=== Supplied records ===
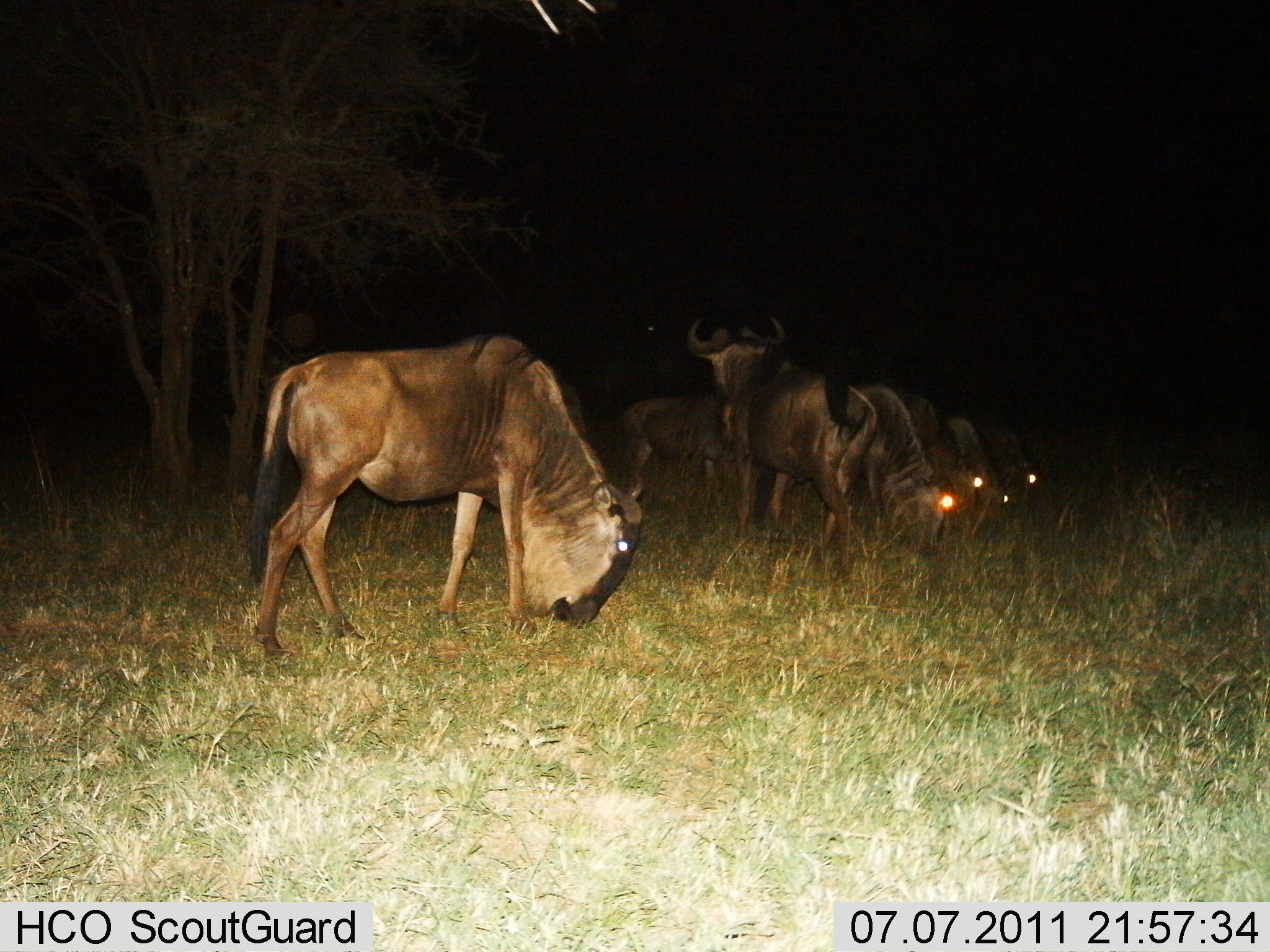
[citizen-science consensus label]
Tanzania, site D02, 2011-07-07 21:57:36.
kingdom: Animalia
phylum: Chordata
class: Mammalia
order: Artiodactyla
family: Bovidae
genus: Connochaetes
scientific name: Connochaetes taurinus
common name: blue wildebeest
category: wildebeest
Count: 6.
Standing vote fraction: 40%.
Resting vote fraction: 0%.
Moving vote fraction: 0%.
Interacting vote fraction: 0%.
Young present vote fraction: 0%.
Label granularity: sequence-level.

...

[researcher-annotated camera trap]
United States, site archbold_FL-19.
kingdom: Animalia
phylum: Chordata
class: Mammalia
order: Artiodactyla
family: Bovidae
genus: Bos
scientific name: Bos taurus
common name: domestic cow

=== Your instructions ===
Please copy out each line in the entries that mentions the string "fraction".

=== Solved exercise ===
Standing vote fraction: 40%.
Resting vote fraction: 0%.
Moving vote fraction: 0%.
Interacting vote fraction: 0%.
Young present vote fraction: 0%.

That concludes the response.